« Ton père est un salaud, ma chérie. »
Au début, cela sonne comme un coup de poing
imprévisible. Puis, au fil du temps, la nouvelle devient tant une supercherie
qu’une évidence.
« Ton père est un salaud, ma chérie. »
Et j’écoute cette voix qui m’est si chère, raisonnée en moi, tel un écho aux malheurs inéluctables qui ont damné les
miens : la fille-mère sous le train, la listéria de ma tante, la petite
Alice sur le quai de la gare, la cécité du grand-père, les coups de tonnerre et
les coups de Trafalgar…Tous ces crocs en jambe de la vie s’abattent subitement
sur mes épaules.
J’ai froid. J’ai chaud. Mon cœur est en miette
et mes oreilles bourdonnent.
Au plus profond de moi-même, accoudée au lavabo
de la salle de bain, je me questionne : un « salaud », oui, mais
comment est-il ? Peut-on le dessiner ? A-t-on le droit de le gommer
ou d’aviver ses couleurs ? Je pourrais cesser de l’exposer au grand jour
et le garder dans le fond de ma poche pour ne pas l’oublier. Je pourrais
l’enfouir dans une vieille malle et le déterrer lorsque la plaie sera moins
douloureuse. Un « salaud », oui, mais de quelle nature ? Si
j’examine ses mains, le salaud doit les avoir rouges vermeilles. Il se peut
qu’il lui soit impossible de les nettoyer. Ses vêtements doivent sentir le
souffre et, dans ce cas, je pense qu’il serait difficile de s’assoir à ses
côtés ne serait-ce qu’un instant.
Mon père et « le salaud » s’observent
sous la lumière blafarde, tandis que le téléphone, dans ma main, me semble peser
de plus en plus lourd. Un « salaud », oui, mais que fait-il pour
qu’on lui attribue ce titre ? Il tue ? Il viole ? Il
escroque ? Il diffame ? Il…Il prend son café le matin auprès de sa
femme. Il accompagne ses enfants aux solfèges le mercredi. Il enseigne. Il
bâtit des empires. Il fait la vaisselle et n’oublie pas de tirer la chasse
d’eau. Il est un mari, un frère. Mon père.
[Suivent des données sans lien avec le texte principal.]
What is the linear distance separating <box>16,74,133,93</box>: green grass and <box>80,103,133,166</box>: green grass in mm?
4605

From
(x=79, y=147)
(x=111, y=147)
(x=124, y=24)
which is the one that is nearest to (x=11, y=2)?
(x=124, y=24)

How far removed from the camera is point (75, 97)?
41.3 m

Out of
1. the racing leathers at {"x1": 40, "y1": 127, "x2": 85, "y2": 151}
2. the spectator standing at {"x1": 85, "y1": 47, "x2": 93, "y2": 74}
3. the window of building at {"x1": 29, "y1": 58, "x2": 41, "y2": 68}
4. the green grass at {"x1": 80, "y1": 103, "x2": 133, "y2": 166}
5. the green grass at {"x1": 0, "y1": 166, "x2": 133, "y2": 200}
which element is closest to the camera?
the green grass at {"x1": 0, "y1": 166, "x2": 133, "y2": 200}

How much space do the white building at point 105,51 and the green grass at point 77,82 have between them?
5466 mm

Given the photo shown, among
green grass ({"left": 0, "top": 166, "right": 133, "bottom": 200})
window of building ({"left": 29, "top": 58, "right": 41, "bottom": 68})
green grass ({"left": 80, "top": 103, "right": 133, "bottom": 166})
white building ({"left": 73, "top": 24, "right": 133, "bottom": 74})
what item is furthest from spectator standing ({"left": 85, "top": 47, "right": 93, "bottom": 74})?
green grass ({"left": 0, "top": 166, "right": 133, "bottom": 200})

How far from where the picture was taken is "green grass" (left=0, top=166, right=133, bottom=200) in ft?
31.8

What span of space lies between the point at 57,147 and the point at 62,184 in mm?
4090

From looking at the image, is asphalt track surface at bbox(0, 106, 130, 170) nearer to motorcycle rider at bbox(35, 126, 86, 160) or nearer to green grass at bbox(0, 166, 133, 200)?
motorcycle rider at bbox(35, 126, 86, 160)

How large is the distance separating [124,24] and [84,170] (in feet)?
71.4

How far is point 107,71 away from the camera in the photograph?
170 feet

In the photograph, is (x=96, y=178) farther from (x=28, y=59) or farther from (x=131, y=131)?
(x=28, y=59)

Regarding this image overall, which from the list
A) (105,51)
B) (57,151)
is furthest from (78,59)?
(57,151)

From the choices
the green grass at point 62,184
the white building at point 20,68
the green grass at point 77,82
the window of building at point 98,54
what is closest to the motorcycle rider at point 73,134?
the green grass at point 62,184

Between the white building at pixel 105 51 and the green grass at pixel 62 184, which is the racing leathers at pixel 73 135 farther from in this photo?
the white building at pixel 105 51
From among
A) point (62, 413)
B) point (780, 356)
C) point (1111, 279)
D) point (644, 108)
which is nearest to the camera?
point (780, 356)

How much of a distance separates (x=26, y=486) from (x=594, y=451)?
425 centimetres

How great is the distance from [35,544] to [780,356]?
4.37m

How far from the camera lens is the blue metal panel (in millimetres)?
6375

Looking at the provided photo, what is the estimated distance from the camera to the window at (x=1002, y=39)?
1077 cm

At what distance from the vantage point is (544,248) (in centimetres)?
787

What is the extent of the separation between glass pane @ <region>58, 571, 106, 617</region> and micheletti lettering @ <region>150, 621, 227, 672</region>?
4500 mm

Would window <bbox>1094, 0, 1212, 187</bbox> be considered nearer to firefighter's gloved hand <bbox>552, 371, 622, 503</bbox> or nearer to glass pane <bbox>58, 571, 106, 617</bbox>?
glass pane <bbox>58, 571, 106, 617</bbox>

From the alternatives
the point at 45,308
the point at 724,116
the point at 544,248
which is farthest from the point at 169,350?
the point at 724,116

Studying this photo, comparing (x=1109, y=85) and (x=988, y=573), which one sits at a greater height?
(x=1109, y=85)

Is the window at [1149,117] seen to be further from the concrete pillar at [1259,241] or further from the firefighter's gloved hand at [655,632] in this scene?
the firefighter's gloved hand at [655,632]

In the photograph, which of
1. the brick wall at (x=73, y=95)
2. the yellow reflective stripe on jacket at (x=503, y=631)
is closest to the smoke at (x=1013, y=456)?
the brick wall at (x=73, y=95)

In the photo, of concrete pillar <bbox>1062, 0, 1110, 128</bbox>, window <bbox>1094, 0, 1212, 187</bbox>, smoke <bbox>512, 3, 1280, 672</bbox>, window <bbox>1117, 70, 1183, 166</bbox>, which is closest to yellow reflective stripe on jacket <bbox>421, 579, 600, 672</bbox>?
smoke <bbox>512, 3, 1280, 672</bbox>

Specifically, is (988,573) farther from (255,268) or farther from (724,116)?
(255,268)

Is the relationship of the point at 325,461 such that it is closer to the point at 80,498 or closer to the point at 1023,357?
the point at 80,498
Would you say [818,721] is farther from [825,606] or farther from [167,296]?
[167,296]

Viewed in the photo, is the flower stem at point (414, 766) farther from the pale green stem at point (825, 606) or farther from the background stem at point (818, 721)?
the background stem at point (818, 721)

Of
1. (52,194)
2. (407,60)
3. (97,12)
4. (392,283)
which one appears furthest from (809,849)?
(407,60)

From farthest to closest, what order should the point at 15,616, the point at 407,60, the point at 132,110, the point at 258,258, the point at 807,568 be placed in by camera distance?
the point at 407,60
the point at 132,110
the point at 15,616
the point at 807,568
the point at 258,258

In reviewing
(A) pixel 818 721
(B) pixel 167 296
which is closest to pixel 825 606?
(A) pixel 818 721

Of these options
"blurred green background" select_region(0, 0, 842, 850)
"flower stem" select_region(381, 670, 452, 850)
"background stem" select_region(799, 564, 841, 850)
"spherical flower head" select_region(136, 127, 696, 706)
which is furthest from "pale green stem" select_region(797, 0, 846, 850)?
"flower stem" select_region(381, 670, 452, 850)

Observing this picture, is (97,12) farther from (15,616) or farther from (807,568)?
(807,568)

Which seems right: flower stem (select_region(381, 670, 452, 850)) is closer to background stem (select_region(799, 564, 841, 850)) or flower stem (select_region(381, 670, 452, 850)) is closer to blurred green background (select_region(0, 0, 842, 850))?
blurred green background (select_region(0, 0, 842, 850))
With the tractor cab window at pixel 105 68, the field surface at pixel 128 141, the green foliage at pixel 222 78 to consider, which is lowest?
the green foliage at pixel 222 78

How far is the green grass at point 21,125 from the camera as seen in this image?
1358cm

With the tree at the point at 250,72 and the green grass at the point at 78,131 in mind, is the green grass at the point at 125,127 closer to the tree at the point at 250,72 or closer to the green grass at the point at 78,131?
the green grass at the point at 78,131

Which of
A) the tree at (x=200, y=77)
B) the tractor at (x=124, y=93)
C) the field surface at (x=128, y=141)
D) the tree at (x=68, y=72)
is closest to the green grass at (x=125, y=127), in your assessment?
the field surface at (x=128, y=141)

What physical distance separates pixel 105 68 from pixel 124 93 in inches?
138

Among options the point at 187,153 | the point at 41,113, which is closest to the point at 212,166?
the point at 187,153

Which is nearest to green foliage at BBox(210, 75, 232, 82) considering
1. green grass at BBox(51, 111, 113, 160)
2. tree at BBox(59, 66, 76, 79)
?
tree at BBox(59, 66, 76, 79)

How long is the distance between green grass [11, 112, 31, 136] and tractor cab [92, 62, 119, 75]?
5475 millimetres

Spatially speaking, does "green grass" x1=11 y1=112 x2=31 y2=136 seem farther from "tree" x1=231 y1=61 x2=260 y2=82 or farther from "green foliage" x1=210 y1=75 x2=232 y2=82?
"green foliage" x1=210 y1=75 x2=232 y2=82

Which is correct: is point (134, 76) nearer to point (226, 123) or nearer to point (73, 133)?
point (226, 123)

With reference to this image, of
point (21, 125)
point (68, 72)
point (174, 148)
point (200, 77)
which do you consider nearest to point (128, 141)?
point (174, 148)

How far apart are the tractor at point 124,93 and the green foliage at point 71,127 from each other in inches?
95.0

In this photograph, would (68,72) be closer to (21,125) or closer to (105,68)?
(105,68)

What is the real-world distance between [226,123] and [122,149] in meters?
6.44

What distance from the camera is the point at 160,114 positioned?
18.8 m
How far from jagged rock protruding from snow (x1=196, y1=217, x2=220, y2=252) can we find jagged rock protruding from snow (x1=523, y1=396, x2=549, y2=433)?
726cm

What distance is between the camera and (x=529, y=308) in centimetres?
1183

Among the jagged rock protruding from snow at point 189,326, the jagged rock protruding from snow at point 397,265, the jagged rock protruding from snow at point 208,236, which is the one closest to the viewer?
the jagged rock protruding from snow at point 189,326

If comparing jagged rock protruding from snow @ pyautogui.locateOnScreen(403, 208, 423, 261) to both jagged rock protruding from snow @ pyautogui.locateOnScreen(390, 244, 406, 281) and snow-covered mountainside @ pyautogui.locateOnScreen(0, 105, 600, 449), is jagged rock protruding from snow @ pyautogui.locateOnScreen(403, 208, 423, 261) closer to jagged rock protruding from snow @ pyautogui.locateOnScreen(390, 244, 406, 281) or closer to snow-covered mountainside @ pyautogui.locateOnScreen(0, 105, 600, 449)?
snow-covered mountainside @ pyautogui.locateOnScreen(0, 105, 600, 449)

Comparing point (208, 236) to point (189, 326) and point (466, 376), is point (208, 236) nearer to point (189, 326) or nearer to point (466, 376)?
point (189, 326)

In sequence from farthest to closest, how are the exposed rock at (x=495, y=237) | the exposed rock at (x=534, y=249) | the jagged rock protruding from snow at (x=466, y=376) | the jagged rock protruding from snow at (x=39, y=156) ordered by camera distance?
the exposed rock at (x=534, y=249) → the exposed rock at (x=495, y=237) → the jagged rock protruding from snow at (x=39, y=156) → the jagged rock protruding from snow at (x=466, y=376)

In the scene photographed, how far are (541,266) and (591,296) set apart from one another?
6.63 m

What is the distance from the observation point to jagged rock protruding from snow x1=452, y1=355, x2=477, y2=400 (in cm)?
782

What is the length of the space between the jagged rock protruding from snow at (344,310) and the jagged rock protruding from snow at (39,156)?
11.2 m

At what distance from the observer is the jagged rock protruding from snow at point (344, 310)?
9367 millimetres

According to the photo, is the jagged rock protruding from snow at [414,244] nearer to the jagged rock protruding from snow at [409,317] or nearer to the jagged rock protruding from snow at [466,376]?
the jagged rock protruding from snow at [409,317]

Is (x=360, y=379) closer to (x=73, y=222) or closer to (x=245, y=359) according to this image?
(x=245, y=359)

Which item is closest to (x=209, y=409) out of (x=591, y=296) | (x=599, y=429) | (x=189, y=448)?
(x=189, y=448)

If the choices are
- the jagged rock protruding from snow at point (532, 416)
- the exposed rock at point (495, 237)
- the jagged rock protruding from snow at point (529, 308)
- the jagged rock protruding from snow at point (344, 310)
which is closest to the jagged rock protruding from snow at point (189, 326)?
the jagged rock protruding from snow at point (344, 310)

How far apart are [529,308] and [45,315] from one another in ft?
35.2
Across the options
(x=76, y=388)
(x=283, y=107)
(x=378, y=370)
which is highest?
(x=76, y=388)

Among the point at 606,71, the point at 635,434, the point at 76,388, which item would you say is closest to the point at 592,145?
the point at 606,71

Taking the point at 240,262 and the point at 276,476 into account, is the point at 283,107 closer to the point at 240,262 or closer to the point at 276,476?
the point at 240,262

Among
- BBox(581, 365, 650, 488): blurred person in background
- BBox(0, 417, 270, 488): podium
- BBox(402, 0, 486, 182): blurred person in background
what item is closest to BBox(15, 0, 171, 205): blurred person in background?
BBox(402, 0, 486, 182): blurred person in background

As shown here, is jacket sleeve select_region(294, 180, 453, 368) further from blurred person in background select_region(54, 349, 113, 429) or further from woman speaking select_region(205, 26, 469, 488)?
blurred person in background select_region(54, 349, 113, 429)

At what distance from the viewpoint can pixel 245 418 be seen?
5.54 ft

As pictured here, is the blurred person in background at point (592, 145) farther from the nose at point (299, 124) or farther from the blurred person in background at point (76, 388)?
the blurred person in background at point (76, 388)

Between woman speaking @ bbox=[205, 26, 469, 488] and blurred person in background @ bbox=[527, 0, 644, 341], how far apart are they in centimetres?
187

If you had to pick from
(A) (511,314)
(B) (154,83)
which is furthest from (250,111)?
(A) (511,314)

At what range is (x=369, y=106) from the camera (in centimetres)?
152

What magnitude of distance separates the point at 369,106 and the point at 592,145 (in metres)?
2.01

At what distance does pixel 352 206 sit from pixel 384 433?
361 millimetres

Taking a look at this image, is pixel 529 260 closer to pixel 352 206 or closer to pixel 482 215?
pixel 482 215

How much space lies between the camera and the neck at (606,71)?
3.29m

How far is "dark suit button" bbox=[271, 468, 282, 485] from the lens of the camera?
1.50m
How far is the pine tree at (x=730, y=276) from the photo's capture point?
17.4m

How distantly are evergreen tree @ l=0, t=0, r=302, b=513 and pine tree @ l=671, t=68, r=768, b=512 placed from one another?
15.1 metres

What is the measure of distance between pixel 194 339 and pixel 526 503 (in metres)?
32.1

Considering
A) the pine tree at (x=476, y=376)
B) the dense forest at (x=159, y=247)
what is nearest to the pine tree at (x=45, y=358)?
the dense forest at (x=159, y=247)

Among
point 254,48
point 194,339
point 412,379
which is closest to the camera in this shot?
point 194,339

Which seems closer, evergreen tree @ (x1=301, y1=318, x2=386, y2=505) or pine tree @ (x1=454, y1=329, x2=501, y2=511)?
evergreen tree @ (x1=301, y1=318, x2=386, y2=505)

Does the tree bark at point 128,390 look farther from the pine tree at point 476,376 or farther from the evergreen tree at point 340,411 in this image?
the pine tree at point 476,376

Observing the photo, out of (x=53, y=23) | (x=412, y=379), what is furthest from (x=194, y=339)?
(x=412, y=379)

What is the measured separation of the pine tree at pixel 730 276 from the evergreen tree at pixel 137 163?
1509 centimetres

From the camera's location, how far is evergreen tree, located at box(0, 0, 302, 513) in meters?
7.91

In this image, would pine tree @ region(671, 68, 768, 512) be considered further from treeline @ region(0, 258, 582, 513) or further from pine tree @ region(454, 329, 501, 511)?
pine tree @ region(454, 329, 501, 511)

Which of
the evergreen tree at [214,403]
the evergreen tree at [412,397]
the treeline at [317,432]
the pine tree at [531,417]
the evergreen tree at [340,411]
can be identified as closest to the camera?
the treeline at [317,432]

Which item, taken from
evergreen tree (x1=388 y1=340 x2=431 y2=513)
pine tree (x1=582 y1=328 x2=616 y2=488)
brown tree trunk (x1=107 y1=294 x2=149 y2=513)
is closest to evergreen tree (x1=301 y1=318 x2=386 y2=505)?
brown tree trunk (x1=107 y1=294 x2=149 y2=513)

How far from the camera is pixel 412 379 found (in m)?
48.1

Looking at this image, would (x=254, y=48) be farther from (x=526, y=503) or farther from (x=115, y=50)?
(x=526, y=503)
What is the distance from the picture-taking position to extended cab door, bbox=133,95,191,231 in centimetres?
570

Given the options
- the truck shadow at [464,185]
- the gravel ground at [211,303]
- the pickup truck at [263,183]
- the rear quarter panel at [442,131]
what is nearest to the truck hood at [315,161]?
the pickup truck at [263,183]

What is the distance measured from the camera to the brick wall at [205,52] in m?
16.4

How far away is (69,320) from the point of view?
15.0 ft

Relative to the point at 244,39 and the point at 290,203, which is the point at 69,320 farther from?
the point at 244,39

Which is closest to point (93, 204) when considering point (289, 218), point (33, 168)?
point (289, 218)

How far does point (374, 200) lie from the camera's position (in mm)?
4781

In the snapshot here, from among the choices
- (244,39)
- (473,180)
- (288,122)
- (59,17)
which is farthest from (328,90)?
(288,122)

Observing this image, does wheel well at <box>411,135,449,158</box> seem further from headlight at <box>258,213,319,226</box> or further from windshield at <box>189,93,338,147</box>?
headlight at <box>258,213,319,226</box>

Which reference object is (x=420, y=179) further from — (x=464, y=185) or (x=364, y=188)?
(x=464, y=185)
Je décolle avec peine le téléphone de mon
oreille et me relève. J’esquisse quelques pas maladroits dans le couloir et
rejoins le salon où mon fils m’attend. Je m’assois à ses côtés et pose le
téléphone sur mes genoux.
« Ton père est un salaud. »
Ces mots tournent en boucle dans ma tête,
s’emmêlent, me griffent et me suspendent au-dessus de ma réalité.
La télévision est bien trop forte, mais elle ne
couvre pas les voix intérieures qui me submergent. Elles se contredisent, se
coupent la parole, haussent le ton. Mon regard égaré voyage d’un écran à
l’autre. Je me sens éparpillée et démolie.
« C’était qui ? - me demande avec
insistance le petit garçon assis à côté de moi sur le divan – C’était qui,
hein, maman ? C’était mamie ? Elle voulait quoi ? »
« Mange ta pizza et laisse maman
tranquille. Est-ce qu’on peut au moins entendre la télé ? On n’entend que
toi ! »
Mon père. C’est mon père ai-je envie de hurler à
cette petite frimousse boudeuse afin de dénouer ce qui me serre la gorge depuis
des heures.
Je me coupe une part de pizza refroidie et la
porte à mes lèvres désespérément sèches. Une bouchée, puis deux. Machinalement.
Raisonnablement. L’émission à la télévision me parait absurde. Je ne sais pas
où poser mon regard pour taire mes angoisses qui tournent en rond comme une
nuée d’abeilles en colère. La beauté naïve de mon fils attise leur danse
endiablée. Je pose mes couverts sur la table et me replie en cuisine.